Wien (RK). Die EU-Kommission will die Definition der Kleinen und Mittleren Unternehmen (KMU) zu Lasten der Öffentlichen Unternehmen, und damit faktisch auch eines großen Teils der Kommunalwirtschaft verschärfen. Nach der geplanten Neufassung einer einschlägigen Empfehlung der EU-Kommission sollen künftig Unternehmen ...

Wien (RK).
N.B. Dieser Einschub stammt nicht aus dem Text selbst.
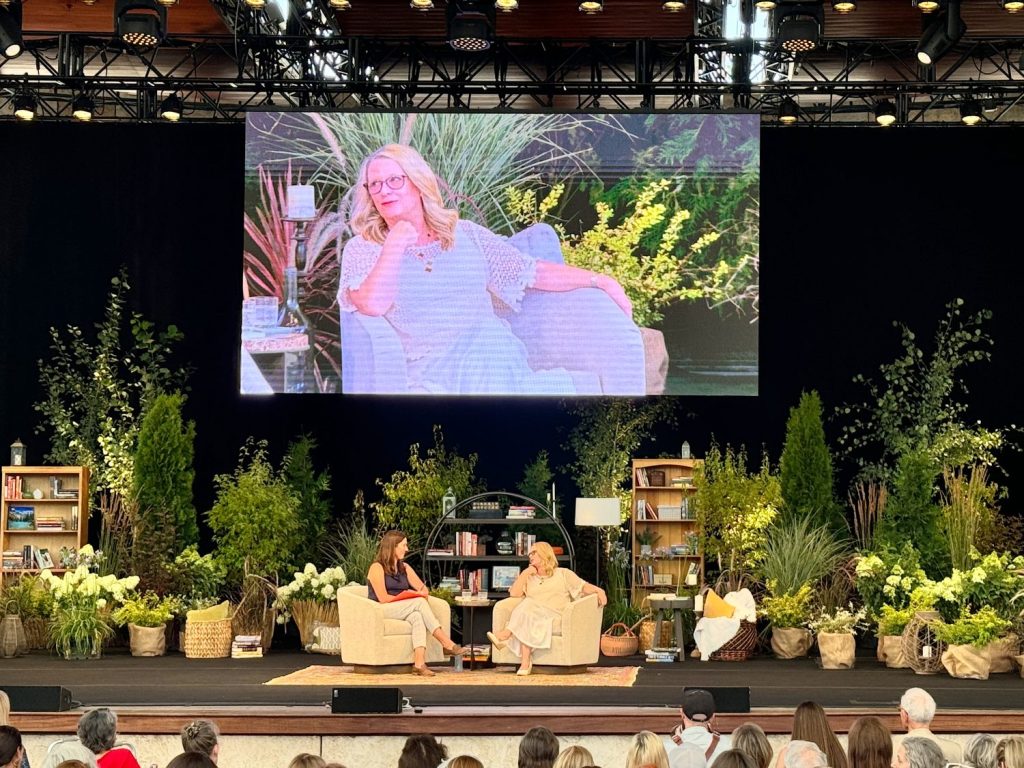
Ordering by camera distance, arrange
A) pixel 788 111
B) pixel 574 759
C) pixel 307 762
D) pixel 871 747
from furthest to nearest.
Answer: pixel 788 111
pixel 871 747
pixel 574 759
pixel 307 762

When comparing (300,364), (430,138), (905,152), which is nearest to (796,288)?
(905,152)

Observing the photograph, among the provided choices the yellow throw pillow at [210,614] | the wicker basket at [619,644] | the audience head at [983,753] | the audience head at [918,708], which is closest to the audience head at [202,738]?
the audience head at [983,753]

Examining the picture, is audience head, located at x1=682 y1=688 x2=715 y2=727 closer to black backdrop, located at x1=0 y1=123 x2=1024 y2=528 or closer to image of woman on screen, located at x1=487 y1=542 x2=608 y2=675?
image of woman on screen, located at x1=487 y1=542 x2=608 y2=675

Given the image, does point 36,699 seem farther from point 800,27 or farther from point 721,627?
point 800,27

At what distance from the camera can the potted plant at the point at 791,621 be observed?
11.7m

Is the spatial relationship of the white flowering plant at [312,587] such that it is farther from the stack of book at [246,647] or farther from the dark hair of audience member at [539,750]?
the dark hair of audience member at [539,750]

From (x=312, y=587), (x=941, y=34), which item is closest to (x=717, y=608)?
(x=312, y=587)

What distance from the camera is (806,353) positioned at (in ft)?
48.1

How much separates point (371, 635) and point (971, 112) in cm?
705

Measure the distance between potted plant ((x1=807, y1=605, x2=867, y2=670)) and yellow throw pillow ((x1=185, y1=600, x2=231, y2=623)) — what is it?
459 cm

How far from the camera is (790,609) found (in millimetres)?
11727

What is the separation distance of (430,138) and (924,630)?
5845mm

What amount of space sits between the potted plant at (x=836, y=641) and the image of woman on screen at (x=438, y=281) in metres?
2.90

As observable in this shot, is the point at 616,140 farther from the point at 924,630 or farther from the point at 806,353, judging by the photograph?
the point at 924,630
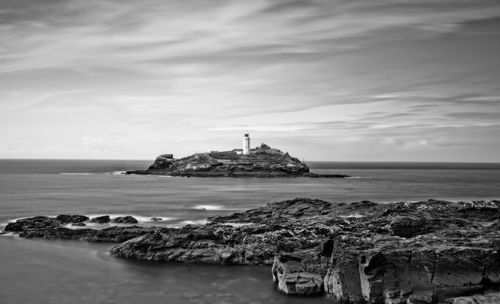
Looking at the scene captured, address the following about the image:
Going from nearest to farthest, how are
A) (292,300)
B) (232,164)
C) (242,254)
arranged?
(292,300), (242,254), (232,164)

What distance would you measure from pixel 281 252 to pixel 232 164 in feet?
377

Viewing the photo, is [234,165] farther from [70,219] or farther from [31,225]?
[31,225]

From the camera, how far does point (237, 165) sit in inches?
5325

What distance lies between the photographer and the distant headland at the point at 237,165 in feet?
440

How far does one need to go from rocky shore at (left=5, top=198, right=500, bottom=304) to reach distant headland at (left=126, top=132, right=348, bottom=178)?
102 meters

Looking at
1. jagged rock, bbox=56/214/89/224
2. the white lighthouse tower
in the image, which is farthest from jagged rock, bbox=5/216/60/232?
the white lighthouse tower

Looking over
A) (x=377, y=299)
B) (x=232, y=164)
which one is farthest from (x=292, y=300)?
(x=232, y=164)

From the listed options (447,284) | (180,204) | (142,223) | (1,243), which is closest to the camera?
(447,284)

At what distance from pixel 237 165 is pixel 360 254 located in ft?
384

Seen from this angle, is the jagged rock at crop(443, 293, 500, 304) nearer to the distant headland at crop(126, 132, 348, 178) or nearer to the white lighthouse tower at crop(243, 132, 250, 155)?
the distant headland at crop(126, 132, 348, 178)

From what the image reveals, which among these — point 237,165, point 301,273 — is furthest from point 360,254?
point 237,165

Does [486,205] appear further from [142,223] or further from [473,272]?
[142,223]

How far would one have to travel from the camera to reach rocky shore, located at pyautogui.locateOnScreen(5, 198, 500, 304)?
1773 cm

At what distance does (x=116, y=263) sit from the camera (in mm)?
25719
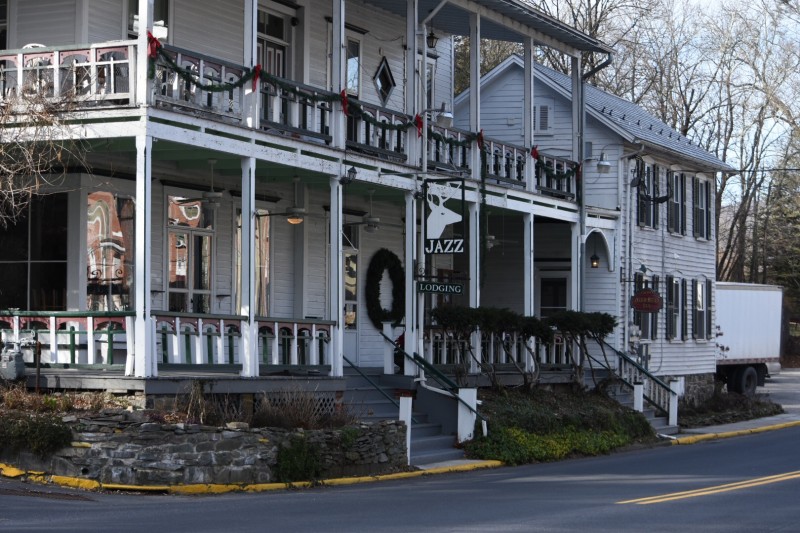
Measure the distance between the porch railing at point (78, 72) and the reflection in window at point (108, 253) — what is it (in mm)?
2321

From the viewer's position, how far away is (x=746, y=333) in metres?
39.8

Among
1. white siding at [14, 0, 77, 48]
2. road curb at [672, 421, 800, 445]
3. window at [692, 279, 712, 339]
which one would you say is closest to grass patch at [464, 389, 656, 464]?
road curb at [672, 421, 800, 445]

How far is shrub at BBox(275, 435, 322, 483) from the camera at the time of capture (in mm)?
16812

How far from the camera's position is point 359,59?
2555cm

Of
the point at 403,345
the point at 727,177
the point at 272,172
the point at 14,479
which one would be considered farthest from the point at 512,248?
the point at 727,177

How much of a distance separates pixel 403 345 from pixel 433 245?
2.12m

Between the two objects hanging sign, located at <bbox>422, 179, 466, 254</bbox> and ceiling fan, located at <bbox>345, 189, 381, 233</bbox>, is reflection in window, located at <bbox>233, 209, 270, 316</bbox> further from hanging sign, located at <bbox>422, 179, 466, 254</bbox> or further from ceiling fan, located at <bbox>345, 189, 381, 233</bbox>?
hanging sign, located at <bbox>422, 179, 466, 254</bbox>

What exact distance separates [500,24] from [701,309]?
14.7 metres

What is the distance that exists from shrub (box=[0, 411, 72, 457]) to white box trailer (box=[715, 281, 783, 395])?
26058 millimetres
Die EU-Kommission will die Definition der Kleinen und Mittleren Unternehmen (KMU) zu Lasten der Öffentlichen Unternehmen, und damit faktisch auch eines großen Teils der Kommunalwirtschaft verschärfen. Nach der geplanten Neufassung einer einschlägigen Empfehlung der EU-Kommission sollen künftig Unternehmen, die zu mindestens 25 "von einer öffentlichen Einrichtung kontrolliert werden", nicht mehr als KMU gelten. Praktische Auswirkung hätte dies bei der Gewährung staatlicher Beihilfen an diese Unternehmen, denn für KMU gelten besondere "de minimis"-Schwellenwerte hinsichtlich der Befreiung von der Vorab- Notifizierung gemäß Artikel 89, Absatz 3 EG-Vertrag. Auch die Möglichkeiten, Förderungen durch das 6. Forschungsrahmenprogramm zu erhalten, wären stark eingeschränkt. Bis Ende Juni 2002 will die EU-Kommission diese Empfehlung verabschieden, vorher soll nochmals eine öffentliche Konsultation stattfinden.

Zur Erinnerung: In der Empfehlung 96/280/EG vom 3. April 1996 hatte die EU-Kommission erstmals den Begriff "Kleine und Mittlere Unternehmen (KMU)" definiert, der sich aus den Kriterien Beschäftigtenzahl, Jahresumsatz/Jahresbilanzsumme, und Unabhängigkeit zusammensetzt. Diese Definition will die Generaldirektion (GD) Unternehmen nun überarbeiten, um "größere Klarheit zu schaffen". Die Erstpräsentation durch die EU- Kommission erfolgte dann im Herbst 2001, nach diesem Vorschlag sollen "Mittlere" (in Klammer jeweils "Kleine") Unternehmen (wie bisher) höchstens 250 (50) Mitarbeiter haben, der Jahresumsatz darf (nunmehr) 50 (9) Millionen Euro, oder alternativ die Jahresbilanzsumme 43 (10) Millionen Euro nicht übersteigen.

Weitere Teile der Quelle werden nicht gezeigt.